In the last ten years, Lock is not a prolific creator but a creator of perfect works. Amelia his last work came two years ago. Creation of a work like Amjad takes time.

On the other hand, throughout Amjad, Lock sails perilously close to romantic cliché. The underlying premise of his work seems to be straight from John Keats. "Truth is beauty and beauty is truth."

Alas, life is sometimes neither beautiful and the truth is nowhere to be found in beauty. But at the end, the technical mastery and Lock’s austere tastefulness triumph over romantic commonplace.

High points include a duet of dueling violinist each on a front corner of the stage while Keir Knight and Mistaya Hemingway fling one another through the emotional gamut of the music.

Bernard Martin is particularly expressive with his long locks. He seems like the lost poet, the lost romantic in the sea of mysterious and unattainable beauties. Early on he seems to seek the love of one of them, only to be abandoned. In subsequent scenes he dances with Andrea Boardman who seems to be dancing an androgynous role her costume not accenting any feminity and her dancing very muscular.
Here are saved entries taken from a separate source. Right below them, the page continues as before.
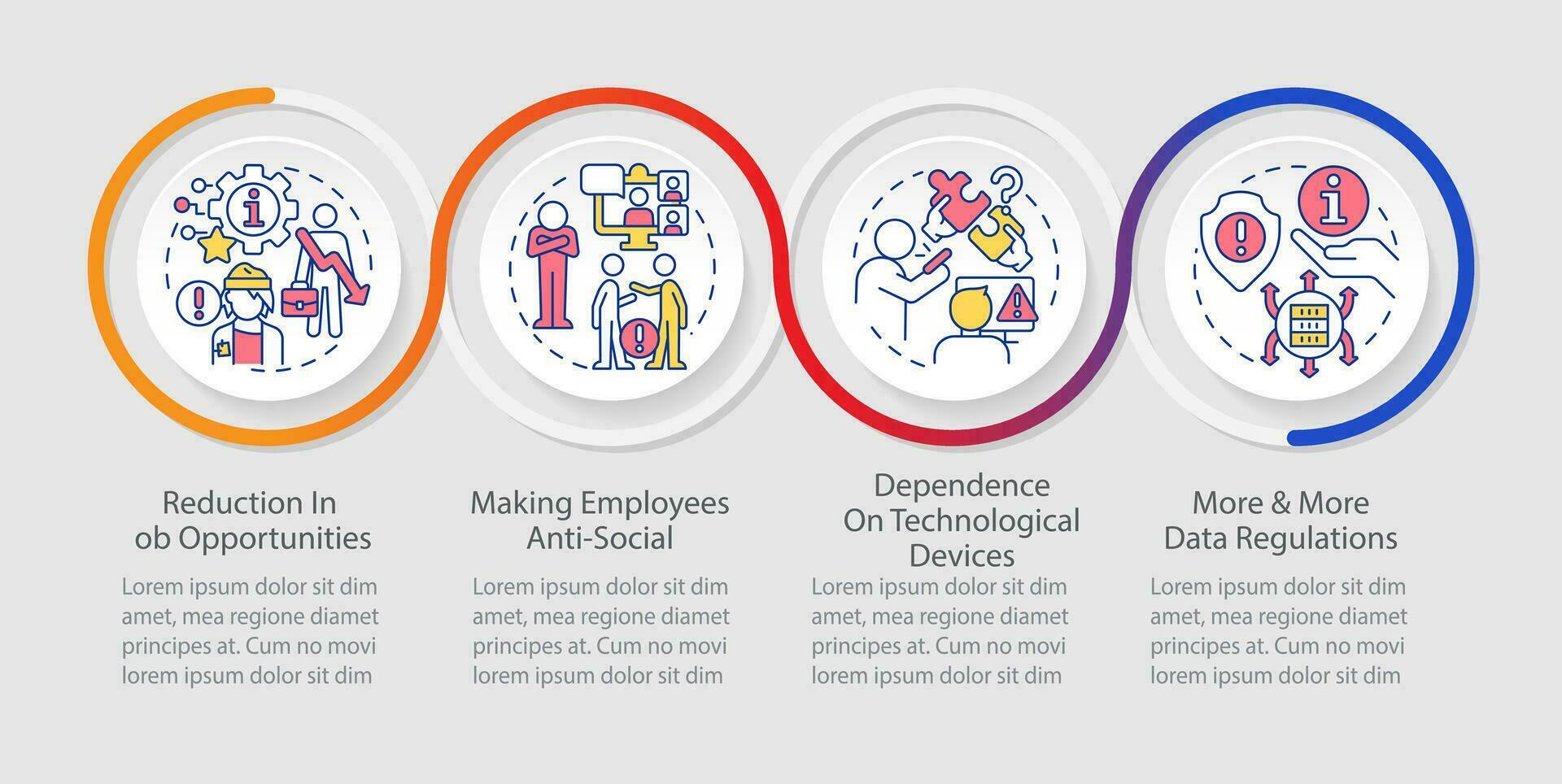 Reduction In
ob Opportunities

Lorem ipsum dolor sit dim amet, mea regione diamet principes at. Cum no movi lorem ipsum dolor sit dim

Making Employees
Anti-Social

Lorem ipsum dolor sit dim amet, mea regione diamet principes at. Cum no movi lorem ipsum dolor sit dim

Dependence
On Technological
Devices

Lorem ipsum dolor sit dim amet, mea regione diamet principes at. Cum no movi lorem ipsum dolor sit dim

More & More
Data Regulations

Lorem ipsum dolor sit dim amet, mea regione diamet principes at. Cum no movi lorem ipsum dolor sit dim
Martin also dances a duet with Domonic Santia which suggests love is not restricted to the opposite sex.

Domonic Santia does some rather extraordinary dancing en pointe – normally pointe is reserved for women. This subtle breaking of the sex roles and tradition by putting a man on point is typical of the deconstructionist subversion of Lock’s Amjad.

The endless couplings of Amjad remind me of Arthur Schnitzler’s La Ronde. Every possible variation of pair is tried – even several trios where two men vie for the attention of a single woman or two women seek the affections of a single man. In the end, Amjad is an astonishingly decadent work of incredible technical perfection.
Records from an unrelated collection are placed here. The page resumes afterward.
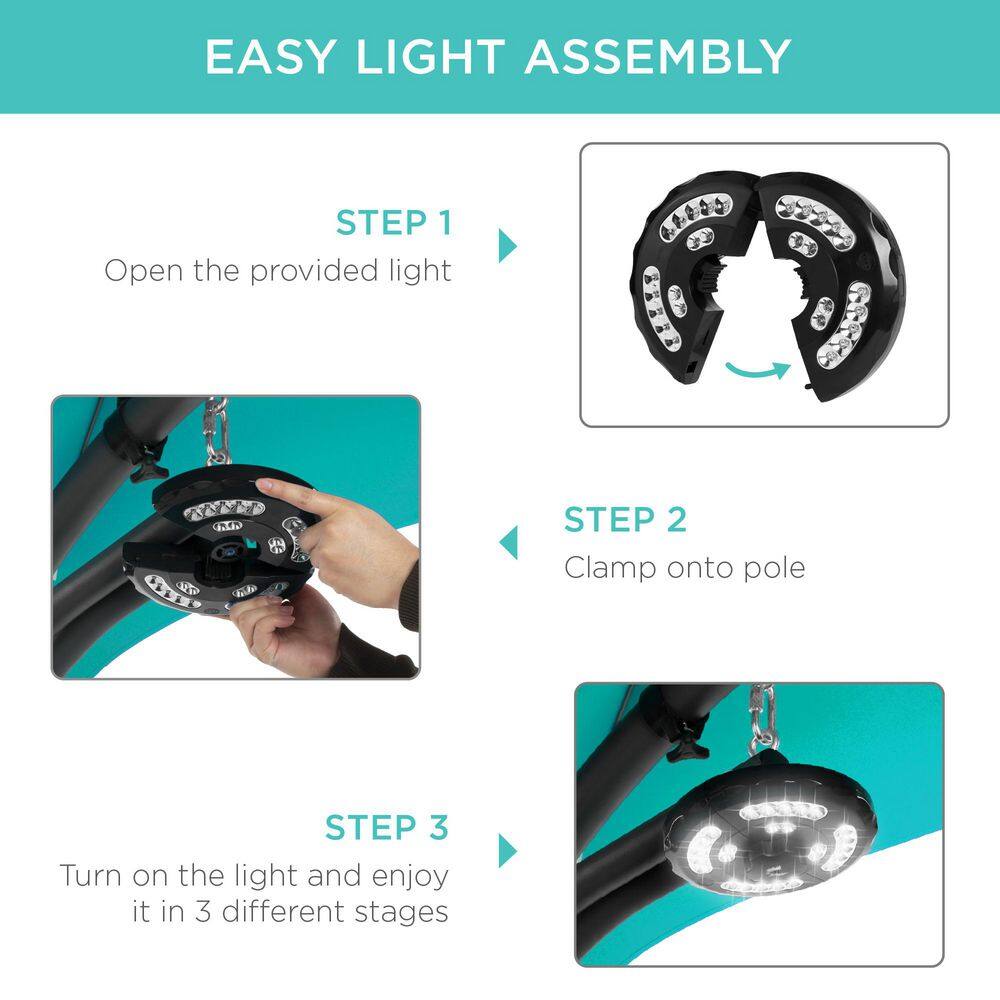 EASY LIGHT ASSEMBLY

STEP 1
Open the provided light

STEP 2
Clamp onto pole

STEP 3
Turn on the light and enjoy it in 3 different stages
In Amjad and Amelia, Lock’s women represented the danseuse pure, an iconic image of feminine beauty dating back to the Muses. His women are pure, mysterious, unattainable and unspeakably beautiful. By now, I know that beauty that pure and devoid of corporeality does not exist on this earth but it does for ninety minutes on Lock’s stage in Amjad.
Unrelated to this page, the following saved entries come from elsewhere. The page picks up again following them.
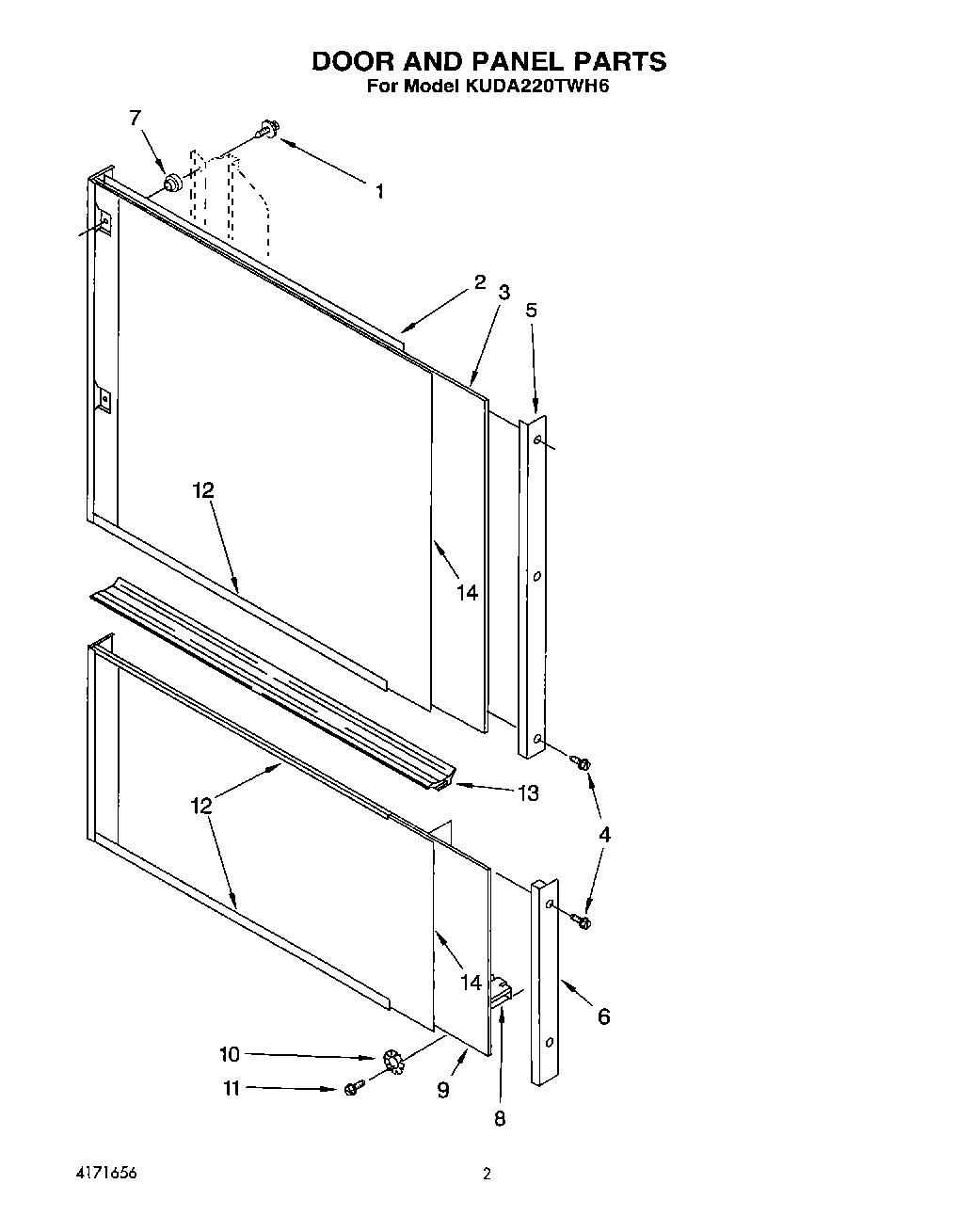 DOOR AND PANEL PARTS
For Model KUDA220TWH6

7
1
2
3
5
12
14
13
12
4
14
6
10
11
9
8

4171656

2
The penultimate scene is a duet to Swan Lake’s climactic scene transposed for chello solo and piano. Overhead huge white 3D balloons zoom towards us and explode loudly. Acoustic music, ambient sound, film effects and classical dance come together in a crescendo which send us wondering out into the night. Interview with Edouard Lock about Amjad La La Human Steps website

Photo copyright La La Human Steps.

One Comment

  1. Susane Roberts Susane Roberts

    WE attended Amjad last night at UCLA. We have seen LLHS two or three times when they have come to LA or San Diego and they were one of our favorites. I so wish that I had your explanation of what was transpiring on stage. I would have had a totally different opinion of the performance. The complexity of the program demands some explanation. Unfortunately, there was not one word about the piece in the program – a first of the many, many of the dance performances I have attended over the last 30 years. Because of that, I had no idea of what was transpiring on the stage (apparantly about 1/3 of the audience didn’t either and exited in small groups after the first hour). As a result, my opinion was that the dancers were extraordinary – in technique, grace, and movement, but the continous repetition of the same movements was monotomous and boring. In addition, I had no idea of what the white balls were and how where they related to the dancers. I did recognize the music of Swan Lake and the dance of the dying swan at the end of the performance, but by that time it was too late! I think it was a disservice to the dancers that someone did not take the time or effort to write up a piece such as yours and include it in the program. My loss!